Entreabrí los ojos. Saqué la mano y tiré mecánicamente del cordón de la lampara aunque las ranuras de la persiana dejaban pasar el sol. Más golpes, en la puerta.

—¿Eh?

—Bellón... visita —la voz de Cos—. María, una tal María... Dice que te ha tocado en un premio.

María. Sólo conocía a una María: la gitana. ¿Qué hacía allí? No supe qué pensar. Salté de la cama.

—Dile que suba. Hazla subir.

Abrí la ventana de par en par; me metí en el deshilachado albornoz y me dirigí a la ducha, dejando la puerta de la habitación entornada.

Cuando regresé, la tenía allí, junto a la cama. Vestía la misma falda holgada de la tarde anterior y otro niki ajustado, frambuesa; el pelo lo llevaba recogido en un moño, sujeto con una cinta violeta y con un enorme clavel blanco encajado sobre la oreja derecha; ceñían su cuello tres o cuatro collares, de cuentas verdes y blancas, y media docena de cadenas doradas; en el lóbulo de sus orejas se balanceaban dos candelabros dorados; no traía la bolsa de viaje ni ningún otro bolso.
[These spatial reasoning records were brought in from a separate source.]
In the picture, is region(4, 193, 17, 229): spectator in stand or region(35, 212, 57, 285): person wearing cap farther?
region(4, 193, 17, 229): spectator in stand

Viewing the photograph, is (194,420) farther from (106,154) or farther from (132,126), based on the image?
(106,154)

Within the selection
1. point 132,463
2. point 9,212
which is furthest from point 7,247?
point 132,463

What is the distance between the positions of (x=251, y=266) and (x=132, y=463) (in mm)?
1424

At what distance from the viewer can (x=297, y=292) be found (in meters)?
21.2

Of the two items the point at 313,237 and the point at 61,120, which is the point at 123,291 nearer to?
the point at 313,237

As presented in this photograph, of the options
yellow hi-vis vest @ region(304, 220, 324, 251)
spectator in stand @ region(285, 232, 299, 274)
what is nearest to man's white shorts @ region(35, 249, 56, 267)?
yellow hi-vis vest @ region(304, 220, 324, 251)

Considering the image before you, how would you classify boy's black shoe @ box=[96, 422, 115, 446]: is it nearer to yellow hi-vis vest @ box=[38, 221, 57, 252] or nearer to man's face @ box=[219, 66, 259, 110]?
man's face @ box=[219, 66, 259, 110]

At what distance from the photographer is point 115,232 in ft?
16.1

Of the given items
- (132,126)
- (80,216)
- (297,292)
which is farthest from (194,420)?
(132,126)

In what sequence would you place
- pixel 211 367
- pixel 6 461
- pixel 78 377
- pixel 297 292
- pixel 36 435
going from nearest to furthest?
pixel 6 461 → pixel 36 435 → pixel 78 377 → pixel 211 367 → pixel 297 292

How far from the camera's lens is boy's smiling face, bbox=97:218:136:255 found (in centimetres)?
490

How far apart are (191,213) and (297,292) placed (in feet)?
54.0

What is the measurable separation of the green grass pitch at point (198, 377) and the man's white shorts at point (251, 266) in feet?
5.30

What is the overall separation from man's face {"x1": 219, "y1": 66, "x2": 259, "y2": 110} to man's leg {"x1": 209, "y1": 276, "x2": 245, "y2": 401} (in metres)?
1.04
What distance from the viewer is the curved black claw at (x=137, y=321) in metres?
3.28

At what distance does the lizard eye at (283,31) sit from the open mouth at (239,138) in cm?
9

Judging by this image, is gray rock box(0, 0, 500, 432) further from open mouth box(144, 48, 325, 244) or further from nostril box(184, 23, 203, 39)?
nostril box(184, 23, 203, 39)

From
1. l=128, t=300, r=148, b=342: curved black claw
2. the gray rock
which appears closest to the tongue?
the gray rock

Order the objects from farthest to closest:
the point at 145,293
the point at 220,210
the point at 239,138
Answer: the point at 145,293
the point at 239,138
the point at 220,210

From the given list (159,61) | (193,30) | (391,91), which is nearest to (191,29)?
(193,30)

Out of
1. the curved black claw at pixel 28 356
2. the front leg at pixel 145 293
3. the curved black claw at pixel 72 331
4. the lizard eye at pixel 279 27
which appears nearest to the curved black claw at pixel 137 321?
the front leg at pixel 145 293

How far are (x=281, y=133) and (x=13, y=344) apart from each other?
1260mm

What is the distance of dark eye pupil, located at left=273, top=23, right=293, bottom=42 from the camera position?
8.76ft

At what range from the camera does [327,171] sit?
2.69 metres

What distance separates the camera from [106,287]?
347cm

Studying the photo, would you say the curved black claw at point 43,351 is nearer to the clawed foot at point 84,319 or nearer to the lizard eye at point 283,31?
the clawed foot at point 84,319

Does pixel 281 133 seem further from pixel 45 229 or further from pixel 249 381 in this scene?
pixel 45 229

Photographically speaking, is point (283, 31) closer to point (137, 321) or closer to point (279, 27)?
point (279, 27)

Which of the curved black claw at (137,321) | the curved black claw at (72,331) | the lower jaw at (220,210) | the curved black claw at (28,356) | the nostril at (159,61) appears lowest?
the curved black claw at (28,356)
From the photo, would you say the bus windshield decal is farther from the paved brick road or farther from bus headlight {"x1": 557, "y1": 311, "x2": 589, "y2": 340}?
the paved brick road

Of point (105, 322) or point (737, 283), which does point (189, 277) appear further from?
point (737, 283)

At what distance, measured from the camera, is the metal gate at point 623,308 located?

La veía a contraluz, con la ventana a su espalda, tocaba el colchón con las piernas, su mirada retiraba cualquier obstáculo entre nosotros. Mis ojos viajaron por todo su cuerpo. Parecíaclueca. Igual había venido a meterse en la cama.

Me dejó abrir el fuego:

—¿Qué hay? ¿Algo va mal?

—¿Tienes pasta?

La excusa para una visita temprana: pasta. Un adelanto sobre su comisión, o un préstamo. Me froté el pelo con la toalla. No sabía qué pensar. Era de día; me había birlado la cartera la tarde anterior... ella no sabía que yo lo sabía. Los cien billetes que me había costado, un montón de pasta que tenía que reunir en un par de días. Y ahora un préstamo.

—Tengo pasta. ¿Para qué?

—La necesito. Ya. Te la voy a dar.

Tuve la tentación de cogerla del brazo y zarandearla comentándole los billetes que me había birlado. Me vinieron a la mente mis palabras de la noche anterior, cuando me sorprendió con la guardia baja. Quizás no era ella quien me había quitado la pasta en los servicios de la estación, porque era difícil admitir que se presentara en la pensión para pedirme un préstamo; nunca lo reconocería.

—¿Ahora?

—Ahora.

Seis billetes, con los cuarenta para Nazario eran todo mi capital, con los cuatro billetes grandes de la recaudación de la noche anterior. Me los iba a devolver. Si pensaba hacerlo, con su comisión en un par de meses tendría de nuevo la pasta en mi cuenta. Era la mejor forma de retenerla a mi lado.

—¿Cuánto?

—Todo lo que tengas.

—¿Cuánto hace que nos conocemos?

—No tengo reloj. No te vas a quedar sin ello.

Imperativa, impaciente. Muy segura del efecto que producían sus nikies ajustados y el centelleo de sus ojos. No podía perderla, había invertido en ella todo mi capital.

—¿Te arreglarás con tres billetes? ... Tres y medio te puedo dar.

—Trae.

Arrojé la toalla sobre la silla, antes de abrir el cajón de la mesita y sacar el talonario. Extendí el cheque.

Lo atrapó, lo dobló y desapareció por su escote; sin mirarlo.

—¿Has dejado la maleta en algún sitio? —quise saber.

—Sí.

—¿Dónde?

—Por ahí.

—¿En medio de la calle?

Sus ojos me miraron con fastidio.

—En una casa. Más preguntas.

—¿Y dónde es?

—En una plaza, no sé el nombre. Algún nombre tendrá. Hay una torre sin campanas. Una casa con gente.

—¿San Andrés?

—No sé.

Se dirigió a la puerta, rodeando la cama.

—¿Algún problema? —la pregunté.

—Ningún problema.

Me la imaginé debajo de mí, para devolverme el favor. Pero eran sólo imágenes que ocupaban mi mente, me abrasaban de tal forma que no concebía hacer nada con ella.

En el vano de la puerta se volvió.

—Necesito algo para moverme. Te lo devolveré antes de que vayas al trabajo.

Daba por sentado que iba a utilizar mi coche hasta que yo fuera al club. Era su forma de actuar: directa y sin rodeos. No me iba bien dejarle el Renault. Pero, después del cheque, era sólo un pequeño favor, no iba a encontrar ninguna excusa para negárselo.

Las llaves volaron hacia ella.

—Un Renault, verde, ya lo has visto. Está en la calle de atrás.

Atrapó las llaves y desapareció. Dejando la puerta abierta.